- [Text to read]:
────────────────────────────────────────
They THINK the up & down temps are screwing everything up!????
'Worst start since 2016'!


----------



## BuckeyeFishinNut (Feb 8, 2005)

Doboy said:


> I talked to 2 locals after dark,,,,, Jig throwers.
> They THINK the up & down temps are screwing everything up!????
> 'Worst start since 2016'!


The up and down temps with the river being up and down constantly, thats a bad recipe for success. At least you landed a couple. I got out over the weekend and all I could manage were a few snagged buffalo suckers throwing jigs and a couple really light bites on minnows at Pike Island.


----------



## Doboy (Oct 13, 2008)

One male fish had full size sacks,,,, no jizz.
The other had eggs,,,, no blood.
NOTHING in their bellies!?
I still have 3 dozen fatheads in the garage,,,,, I gotta get back down there, soon. 
It's comin'.

BFN,,,, How often do you fish NC Dam?


----------



## BuckeyeFishinNut (Feb 8, 2005)

Very rarely, maybe once a year. Every time I have fished it, it was from the WV side.


----------



## Bad Bub (Jan 17, 2006)

Lol... I had to pick kids up from school! 

Sent from my SM-G920V using Tapatalk


----------



## Doboy (Oct 13, 2008)

Amazing, how that wind died down,,,,,,,,,,,,,,, soon AFTER you left!? ;>)
Seriously though,,,, 'catching' was so bad, I never thought I'd get another hit.
Dr App today,,, or I'd be there now!


BTW, Bub,,,,,,, That oldtimer local I was talking to? He throws florescent orange or red jig with 4" ORANGE twisters,,,,, 95% of the time.
Sounds familiar


----------



## Phish_4_Bass (Sep 18, 2008)

Caught a pile of bait yesterday, going to give it a shot tomorrow evening after work


----------



## Doboy (Oct 13, 2008)

Phish_4_Bass said:


> *Caught a pile of bait yesterday*, going to give it a shot tomorrow evening after work



Ahhhh, you wouldn't happen to have some EXTRA chubs or shiners,,,, FOR TRADE???? ;>)


----------



## Phish_4_Bass (Sep 18, 2008)

Doboy said:


> Ahhhh, you wouldn't happen to have some EXTRA chubs or shiners,,,, FOR TRADE???? ;>)


Check PMs


----------



## Doboy (Oct 13, 2008)

5 guys there Yesterday,,, Thursday. * 
(water was too low, NO barge traffic, & 30 mph winds up River! :<(*
I got there about 1,,,,,, & 3 of us hung in there till after dark. 5 guys Net= 5 fish. 
I Had good hits on the first 3 casts, close to shore above the rocks. Then finally landed a fat 17" eye. Then NOT ONE HIT in the NEXT 5 HOURS!!!????????? 
Tony showed up & threw rubber till his arms got sore,,,,, he caught NOTHING.
Then Wayne & his friend showed up. Each had one 'Tight-line' pole w fatheads, the other pole for tossing rubber.
Wayne gave up kinda early & left with 2 fish,,, I think. & he Threw back a 'lizard' & a small cat.
His Liverpool friend caught ONE 15" eye,,,, That's it! He kindly gave it to me! ;>) THANKS.
Now I had 2 to clean.
────────────────────────────────────────
- [Problems to solve]:
[1] Translate this sentence from the fishing thread into Spanish: "Every time I have fished it, it was from the WV side."
[2] Rewrite the fishing thread from "One male fish" up to and including "down there, soon.", replacing "garage" with "basement".
[3] In the fishing thread, how many fish did the five guys net in total?
The material comes from a separate source and has no connection to the fishing thread.
────────────────────────────────────────
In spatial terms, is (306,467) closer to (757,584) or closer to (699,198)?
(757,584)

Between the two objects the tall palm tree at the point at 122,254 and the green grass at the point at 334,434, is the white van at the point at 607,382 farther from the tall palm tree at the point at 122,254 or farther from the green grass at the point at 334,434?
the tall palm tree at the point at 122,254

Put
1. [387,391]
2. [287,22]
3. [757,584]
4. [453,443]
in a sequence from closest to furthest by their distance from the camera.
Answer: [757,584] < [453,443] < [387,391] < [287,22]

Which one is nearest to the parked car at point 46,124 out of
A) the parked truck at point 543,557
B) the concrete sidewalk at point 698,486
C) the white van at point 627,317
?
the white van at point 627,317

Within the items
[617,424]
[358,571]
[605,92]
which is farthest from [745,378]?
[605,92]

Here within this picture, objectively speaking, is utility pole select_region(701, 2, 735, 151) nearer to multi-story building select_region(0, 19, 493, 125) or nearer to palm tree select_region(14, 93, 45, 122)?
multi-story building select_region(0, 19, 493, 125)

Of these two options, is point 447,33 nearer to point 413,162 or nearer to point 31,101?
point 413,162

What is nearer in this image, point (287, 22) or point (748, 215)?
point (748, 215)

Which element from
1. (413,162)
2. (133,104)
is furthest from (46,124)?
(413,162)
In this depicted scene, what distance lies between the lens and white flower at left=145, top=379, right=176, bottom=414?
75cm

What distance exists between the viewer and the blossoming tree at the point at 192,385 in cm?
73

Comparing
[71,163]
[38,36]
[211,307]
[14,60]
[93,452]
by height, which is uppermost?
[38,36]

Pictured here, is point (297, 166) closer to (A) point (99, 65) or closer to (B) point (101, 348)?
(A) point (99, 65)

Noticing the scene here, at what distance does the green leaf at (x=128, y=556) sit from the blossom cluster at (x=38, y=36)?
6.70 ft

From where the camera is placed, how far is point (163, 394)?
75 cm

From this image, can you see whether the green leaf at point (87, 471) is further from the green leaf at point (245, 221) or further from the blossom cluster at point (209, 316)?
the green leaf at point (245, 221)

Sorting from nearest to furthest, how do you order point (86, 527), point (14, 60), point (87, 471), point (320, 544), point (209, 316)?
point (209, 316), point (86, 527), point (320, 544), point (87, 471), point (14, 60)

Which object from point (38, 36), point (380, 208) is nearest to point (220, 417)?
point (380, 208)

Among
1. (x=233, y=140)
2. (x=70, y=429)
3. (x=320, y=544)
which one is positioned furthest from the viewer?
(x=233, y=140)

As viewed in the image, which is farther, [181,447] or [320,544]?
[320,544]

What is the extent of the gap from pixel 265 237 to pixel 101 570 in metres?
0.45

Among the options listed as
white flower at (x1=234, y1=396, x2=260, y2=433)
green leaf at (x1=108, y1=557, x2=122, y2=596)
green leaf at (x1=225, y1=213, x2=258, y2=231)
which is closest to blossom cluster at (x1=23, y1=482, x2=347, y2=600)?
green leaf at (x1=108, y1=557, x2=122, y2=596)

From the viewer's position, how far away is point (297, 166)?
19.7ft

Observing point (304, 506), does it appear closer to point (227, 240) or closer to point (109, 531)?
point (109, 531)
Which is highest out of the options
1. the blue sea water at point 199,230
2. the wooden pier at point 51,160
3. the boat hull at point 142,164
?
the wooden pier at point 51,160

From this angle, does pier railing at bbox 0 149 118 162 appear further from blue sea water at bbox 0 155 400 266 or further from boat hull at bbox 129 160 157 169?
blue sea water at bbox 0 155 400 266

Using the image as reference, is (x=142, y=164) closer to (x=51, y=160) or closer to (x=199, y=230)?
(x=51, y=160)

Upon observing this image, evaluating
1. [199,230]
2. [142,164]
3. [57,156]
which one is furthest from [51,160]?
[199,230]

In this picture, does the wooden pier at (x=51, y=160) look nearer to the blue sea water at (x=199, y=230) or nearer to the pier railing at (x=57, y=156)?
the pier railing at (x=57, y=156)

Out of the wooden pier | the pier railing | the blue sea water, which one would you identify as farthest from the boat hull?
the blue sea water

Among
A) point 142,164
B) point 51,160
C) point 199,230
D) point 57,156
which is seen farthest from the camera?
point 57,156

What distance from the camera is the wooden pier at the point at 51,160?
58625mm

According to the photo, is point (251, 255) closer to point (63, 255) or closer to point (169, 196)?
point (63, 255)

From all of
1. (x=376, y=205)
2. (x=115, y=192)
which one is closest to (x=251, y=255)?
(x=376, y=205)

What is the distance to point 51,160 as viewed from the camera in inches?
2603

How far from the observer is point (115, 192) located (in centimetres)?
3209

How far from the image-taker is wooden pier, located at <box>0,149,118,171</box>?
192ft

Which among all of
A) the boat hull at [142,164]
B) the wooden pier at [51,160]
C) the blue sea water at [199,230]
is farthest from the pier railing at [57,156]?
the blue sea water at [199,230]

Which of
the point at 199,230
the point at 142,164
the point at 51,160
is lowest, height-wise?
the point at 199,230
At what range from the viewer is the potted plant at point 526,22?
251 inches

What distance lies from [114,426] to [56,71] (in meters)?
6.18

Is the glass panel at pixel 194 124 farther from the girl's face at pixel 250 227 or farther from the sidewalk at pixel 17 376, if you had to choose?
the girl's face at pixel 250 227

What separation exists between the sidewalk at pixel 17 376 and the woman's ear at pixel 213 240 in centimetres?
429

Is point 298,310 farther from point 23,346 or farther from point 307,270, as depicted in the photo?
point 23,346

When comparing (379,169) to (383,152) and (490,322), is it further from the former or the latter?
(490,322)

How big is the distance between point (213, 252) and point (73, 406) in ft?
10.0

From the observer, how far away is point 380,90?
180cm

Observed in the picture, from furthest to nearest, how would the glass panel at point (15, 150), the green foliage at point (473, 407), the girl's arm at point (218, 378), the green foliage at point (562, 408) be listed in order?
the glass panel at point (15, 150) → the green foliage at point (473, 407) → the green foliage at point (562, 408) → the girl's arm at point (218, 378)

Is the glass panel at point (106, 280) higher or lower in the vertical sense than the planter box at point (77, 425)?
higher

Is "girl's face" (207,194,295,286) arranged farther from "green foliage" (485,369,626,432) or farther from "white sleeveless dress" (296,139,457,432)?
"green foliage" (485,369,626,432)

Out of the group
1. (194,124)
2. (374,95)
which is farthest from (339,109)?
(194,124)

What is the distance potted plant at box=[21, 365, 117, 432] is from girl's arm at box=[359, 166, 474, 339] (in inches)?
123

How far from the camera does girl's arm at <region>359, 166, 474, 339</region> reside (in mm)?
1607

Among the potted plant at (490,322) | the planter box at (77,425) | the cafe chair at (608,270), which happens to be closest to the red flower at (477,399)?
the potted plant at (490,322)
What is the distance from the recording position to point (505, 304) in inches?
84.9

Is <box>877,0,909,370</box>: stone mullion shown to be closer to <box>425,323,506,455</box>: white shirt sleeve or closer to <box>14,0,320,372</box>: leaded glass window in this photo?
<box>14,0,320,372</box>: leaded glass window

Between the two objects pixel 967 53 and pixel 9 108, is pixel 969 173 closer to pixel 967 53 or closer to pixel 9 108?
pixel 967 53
────────────────────────────────────────
- [Responses in order]:
[1] Cada vez que he pescado allí, ha sido desde el lado de WV.

[2]
One male fish had full size sacks,,,, no jizz.
The other had eggs,,,, no blood.
NOTHING in their bellies!?
I still have 3 dozen fatheads in the basement,,,,, I gotta get back down there, soon.

[3] Five fish.